D’autres éléments sont également pertinents pour la réussite du projet. Ainsi, le choix des poussins n’est pas laissé au hasard. Seuls les mâles sont retenus. Et comme les quelque 20 000 poussins requis dans chacun des poulaillers (sans antibiotiques et témoin) ne peuvent provenir du même troupeau reproducteur, « il faut limiter le nombre de sources afin de composer avec des statuts sanitaires similaires », explique Mme Gaucher. Autrement, il serait plutôt téméraire de comparer les performances. Enfin, il ne faut pas oublier la densité d’élevage. « Plus la densité est grande, plus la pression d’infections dans le troupeau est élevée », rappelle Marie-Lou Gaucher. Cette densité se situe en deçà de 31 kg par mètre carré pour le test, inférieure à celle observée dans plusieurs élevages au Québec. Soulignons que tous les éleveurs choisis ont pris connaissance du cahier des charges en même temps, le 18 mars dernier, histoire d’être au diapason. On a remis une balance électronique à ceux qui n’en avaient pas et tous se sont familiarisés avec des instruments requis pour prendre les mesures prévues au protocole.
Départ critique
La Dre Gaucher attire l’attention sur deux phases plus critiques dans l’élevage de poulets. Ainsi, la première semaine est cruciale. « Le poids à sept jours constitue un indicateur important du poids que pourra atteindre le poulet à la fin de l’élevage, souligne-t-elle. Ensuite, c’est vers 2,5 ou 3 semaines qu’on observe habituellement des épisodes d’entérite nécrotique. » C’est d’ailleurs la période où les vétérinaires Boulianne et Gaucher visitent les élevages. Une fois ce cap franchi, les performances sont généralement bonnes.

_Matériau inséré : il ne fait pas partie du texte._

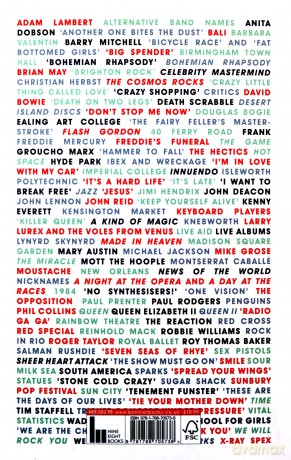 Magnifico!: The A to Z of Queen - Mark Blake [KSIĄŻKA]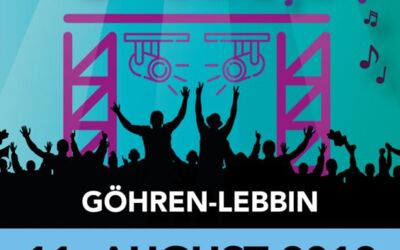 Open Air am Fleesensee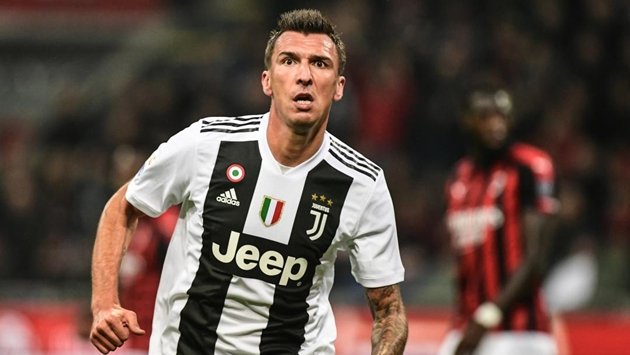 Ảnh bài viết Mandzukic họp kín, ngày tới Man Utd đã định?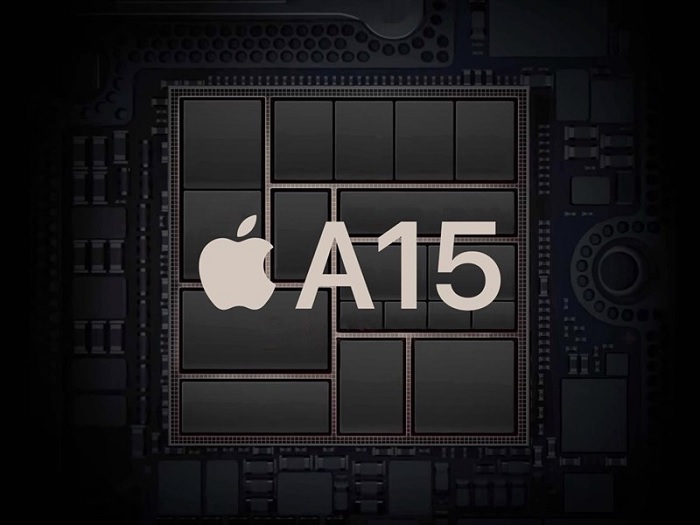 iPad Mini 6 chạy chip Apple A15 Bionic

Le projet tient compte du bien-être des oiseaux. « En cas de maladie et de mortalité, ils auront droit à des traitements alternatifs dans l’eau. Ces traitements vont se poursuivre si la mortalité diminue après trois ou quatre jours. Dans le cas contraire, on aura recours à des traitements conventionnels. » Avec autant de précautions et d’options, Mme Gaucher et M. Dauth n’envisagent pas de scénario catastrophe. Et « chose certaine, les éleveurs qui participent à cette expérience ne seront pénalisés d’aucune façon pour d’éventuelles pertes de performance en élevage ou à l’abattoir ou en cas de mortalité », assure M. Dauth.